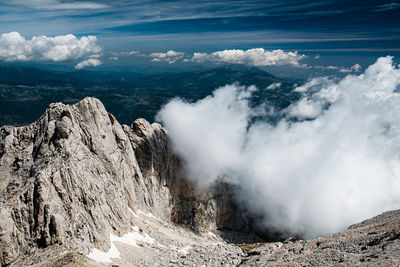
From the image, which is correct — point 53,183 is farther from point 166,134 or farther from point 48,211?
point 166,134

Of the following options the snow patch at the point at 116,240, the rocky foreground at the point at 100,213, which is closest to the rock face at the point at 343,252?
the rocky foreground at the point at 100,213

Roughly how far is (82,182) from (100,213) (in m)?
9.25

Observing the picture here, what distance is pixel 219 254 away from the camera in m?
72.4

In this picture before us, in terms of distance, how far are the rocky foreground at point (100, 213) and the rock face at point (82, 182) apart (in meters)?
0.24

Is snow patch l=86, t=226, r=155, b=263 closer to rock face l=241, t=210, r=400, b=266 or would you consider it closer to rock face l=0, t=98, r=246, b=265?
rock face l=0, t=98, r=246, b=265

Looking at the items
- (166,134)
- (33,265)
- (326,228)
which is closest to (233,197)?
(166,134)

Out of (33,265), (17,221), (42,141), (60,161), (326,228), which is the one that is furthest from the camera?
(326,228)

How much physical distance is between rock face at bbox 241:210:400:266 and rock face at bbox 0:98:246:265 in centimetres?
3857

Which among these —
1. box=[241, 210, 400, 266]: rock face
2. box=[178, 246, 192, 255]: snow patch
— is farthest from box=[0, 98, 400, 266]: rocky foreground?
box=[178, 246, 192, 255]: snow patch

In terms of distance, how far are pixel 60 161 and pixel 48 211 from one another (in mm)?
16032

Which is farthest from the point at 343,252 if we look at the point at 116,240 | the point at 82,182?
the point at 82,182

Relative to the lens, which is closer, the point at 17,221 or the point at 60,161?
the point at 17,221

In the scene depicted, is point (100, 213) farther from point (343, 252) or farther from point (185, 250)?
point (343, 252)

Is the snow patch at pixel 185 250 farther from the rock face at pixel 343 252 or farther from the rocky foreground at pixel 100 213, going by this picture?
the rock face at pixel 343 252
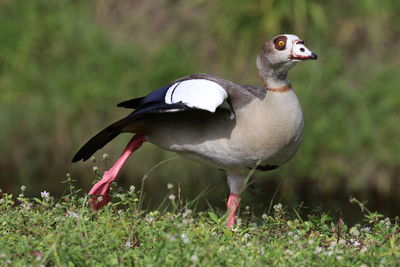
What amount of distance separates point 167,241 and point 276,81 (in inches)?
74.1

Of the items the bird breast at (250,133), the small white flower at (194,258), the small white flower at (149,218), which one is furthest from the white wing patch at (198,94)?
the small white flower at (194,258)

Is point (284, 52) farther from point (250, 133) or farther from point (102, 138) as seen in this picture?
point (102, 138)

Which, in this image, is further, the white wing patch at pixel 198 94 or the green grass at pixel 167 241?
the white wing patch at pixel 198 94

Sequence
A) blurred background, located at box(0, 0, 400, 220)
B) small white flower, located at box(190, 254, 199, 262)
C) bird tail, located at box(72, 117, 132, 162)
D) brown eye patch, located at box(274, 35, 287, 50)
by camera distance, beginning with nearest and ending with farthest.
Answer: small white flower, located at box(190, 254, 199, 262) < brown eye patch, located at box(274, 35, 287, 50) < bird tail, located at box(72, 117, 132, 162) < blurred background, located at box(0, 0, 400, 220)

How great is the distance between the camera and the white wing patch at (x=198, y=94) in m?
5.20

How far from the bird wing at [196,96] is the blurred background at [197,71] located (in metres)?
3.12

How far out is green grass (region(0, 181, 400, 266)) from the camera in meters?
3.80

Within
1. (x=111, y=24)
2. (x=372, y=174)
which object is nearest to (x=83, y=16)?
(x=111, y=24)

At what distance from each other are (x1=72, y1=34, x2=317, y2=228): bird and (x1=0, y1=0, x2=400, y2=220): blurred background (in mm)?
3039

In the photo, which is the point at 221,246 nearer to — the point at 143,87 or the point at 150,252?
the point at 150,252

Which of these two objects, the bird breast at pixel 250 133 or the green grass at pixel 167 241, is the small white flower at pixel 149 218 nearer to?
the green grass at pixel 167 241

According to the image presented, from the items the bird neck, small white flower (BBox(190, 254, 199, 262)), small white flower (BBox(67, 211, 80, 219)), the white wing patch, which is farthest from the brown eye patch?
small white flower (BBox(190, 254, 199, 262))

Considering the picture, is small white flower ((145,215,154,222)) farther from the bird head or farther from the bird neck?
the bird head

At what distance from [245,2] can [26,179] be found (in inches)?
123
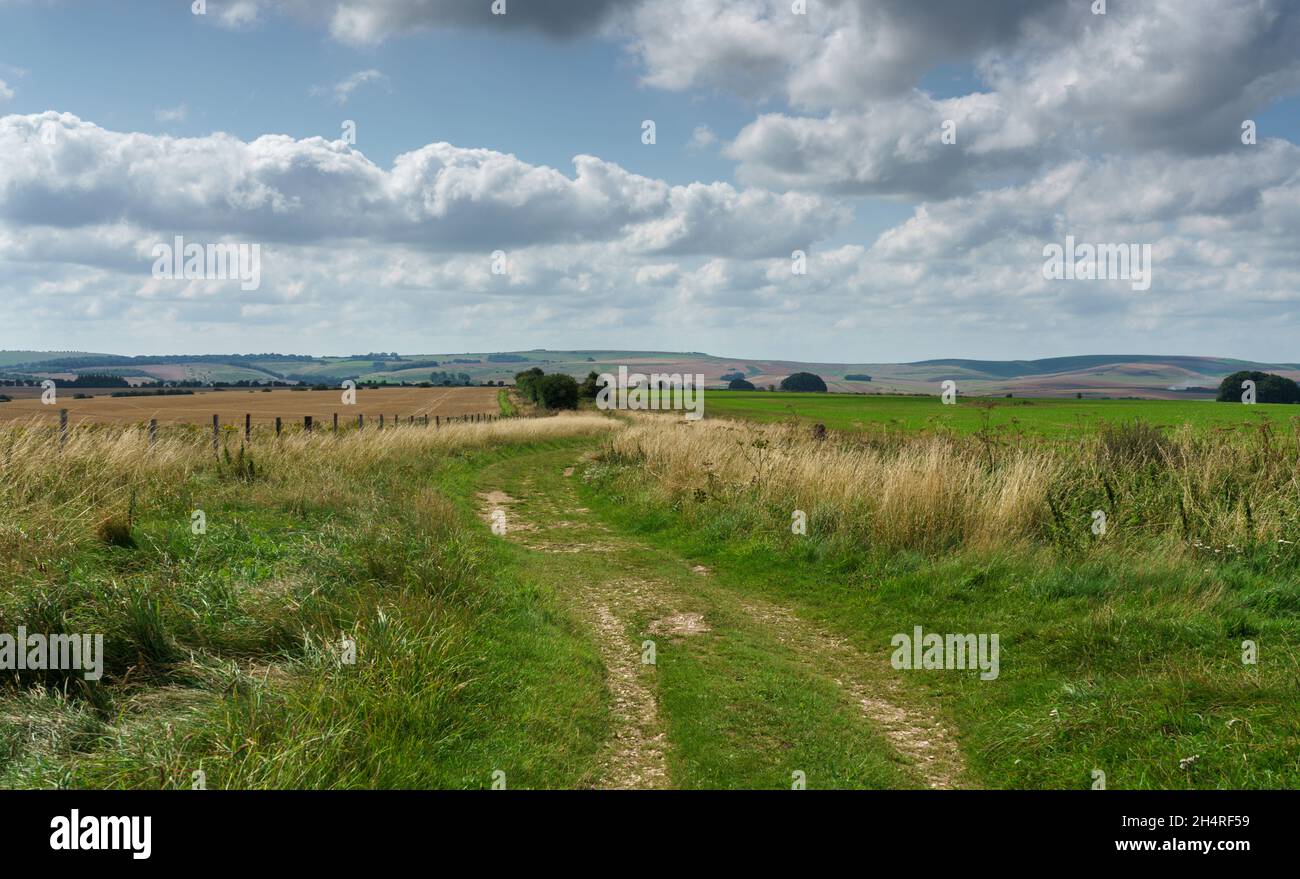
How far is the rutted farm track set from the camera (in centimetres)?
529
=======
#### DIRECTION:
Output verbatim the lines beginning at the line with "How great is" and ending at the last line of the material above, inclusive. Do not carry over any pictures.

#### EXERCISE SOLUTION:
How great is the distance between the camera and the white wing patch at (x=198, y=94) in m?
5.20

How far from the bird wing at [196,96] is the blurred background at [197,71] located (in metres)?
3.12

How far out is green grass (region(0, 181, 400, 266)) from the camera in meters?
3.80

Within
1. (x=111, y=24)
2. (x=372, y=174)
which object is nearest to (x=83, y=16)?
(x=111, y=24)

At what distance from each other are (x1=72, y1=34, x2=317, y2=228): bird and (x1=0, y1=0, x2=400, y2=220): blurred background (in mm)?
3039

In the photo, which is the point at 221,246 nearer to — the point at 143,87 or the point at 150,252?
the point at 150,252

Which of these two objects, the bird breast at pixel 250 133 or the green grass at pixel 167 241, is the small white flower at pixel 149 218 nearer to?
the green grass at pixel 167 241

According to the image presented, from the items the bird neck, small white flower (BBox(190, 254, 199, 262)), small white flower (BBox(67, 211, 80, 219)), the white wing patch, which is farthest from the brown eye patch?
small white flower (BBox(190, 254, 199, 262))

Considering the picture, is small white flower ((145,215,154,222)) farther from the bird head or farther from the bird neck?
the bird head

At what distance from [245,2] can [26,179] be found (in inches)?
123
How far is the rutted farm track set from the camera (in centimetres)?
529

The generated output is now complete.